Given data:

>>>>>

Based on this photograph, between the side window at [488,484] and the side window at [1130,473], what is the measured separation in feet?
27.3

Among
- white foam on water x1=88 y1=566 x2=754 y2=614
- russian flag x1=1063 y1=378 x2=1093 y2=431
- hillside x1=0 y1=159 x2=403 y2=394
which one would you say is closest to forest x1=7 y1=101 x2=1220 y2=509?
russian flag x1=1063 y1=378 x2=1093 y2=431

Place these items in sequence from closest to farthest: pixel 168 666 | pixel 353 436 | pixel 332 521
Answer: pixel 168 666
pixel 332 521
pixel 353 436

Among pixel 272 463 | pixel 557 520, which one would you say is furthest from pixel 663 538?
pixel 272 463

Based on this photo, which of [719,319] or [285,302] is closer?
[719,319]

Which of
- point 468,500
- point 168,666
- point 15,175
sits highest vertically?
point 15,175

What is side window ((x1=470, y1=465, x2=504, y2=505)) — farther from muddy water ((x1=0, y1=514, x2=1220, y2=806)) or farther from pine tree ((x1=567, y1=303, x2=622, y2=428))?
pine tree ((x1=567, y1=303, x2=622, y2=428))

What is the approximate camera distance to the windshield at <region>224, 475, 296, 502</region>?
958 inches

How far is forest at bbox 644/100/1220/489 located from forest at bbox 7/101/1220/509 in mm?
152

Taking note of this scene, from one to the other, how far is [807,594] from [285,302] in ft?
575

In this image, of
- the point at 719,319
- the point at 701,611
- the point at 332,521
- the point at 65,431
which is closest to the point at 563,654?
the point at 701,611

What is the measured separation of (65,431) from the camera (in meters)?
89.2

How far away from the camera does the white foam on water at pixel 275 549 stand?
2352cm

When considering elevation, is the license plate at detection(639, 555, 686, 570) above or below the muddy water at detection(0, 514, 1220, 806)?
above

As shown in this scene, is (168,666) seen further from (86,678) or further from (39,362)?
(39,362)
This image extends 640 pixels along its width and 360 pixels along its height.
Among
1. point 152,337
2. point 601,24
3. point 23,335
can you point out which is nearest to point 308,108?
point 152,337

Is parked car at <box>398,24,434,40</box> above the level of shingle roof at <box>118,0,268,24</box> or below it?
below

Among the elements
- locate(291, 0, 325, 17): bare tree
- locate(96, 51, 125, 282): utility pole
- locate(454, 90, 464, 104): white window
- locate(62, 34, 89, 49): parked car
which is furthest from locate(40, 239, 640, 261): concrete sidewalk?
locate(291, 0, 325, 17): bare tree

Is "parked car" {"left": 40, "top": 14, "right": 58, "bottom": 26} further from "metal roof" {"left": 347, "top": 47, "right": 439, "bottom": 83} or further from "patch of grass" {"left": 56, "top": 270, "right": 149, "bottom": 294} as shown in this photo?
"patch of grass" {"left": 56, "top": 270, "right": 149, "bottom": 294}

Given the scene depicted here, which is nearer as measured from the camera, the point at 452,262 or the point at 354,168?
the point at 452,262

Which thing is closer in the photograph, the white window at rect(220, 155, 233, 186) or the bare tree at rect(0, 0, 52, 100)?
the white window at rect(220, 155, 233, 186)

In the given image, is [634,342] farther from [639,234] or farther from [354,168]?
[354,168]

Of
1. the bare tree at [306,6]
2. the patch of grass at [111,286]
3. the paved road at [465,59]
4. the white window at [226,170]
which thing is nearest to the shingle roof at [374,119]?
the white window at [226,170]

<<<<<

Your task: List every line of the data above that contains the word "further".

Response to the task:
As shown in this scene, is (168,666) seen further from (86,678) or further from (39,362)?
Is "parked car" {"left": 40, "top": 14, "right": 58, "bottom": 26} further from "metal roof" {"left": 347, "top": 47, "right": 439, "bottom": 83} or further from "patch of grass" {"left": 56, "top": 270, "right": 149, "bottom": 294} as shown in this photo?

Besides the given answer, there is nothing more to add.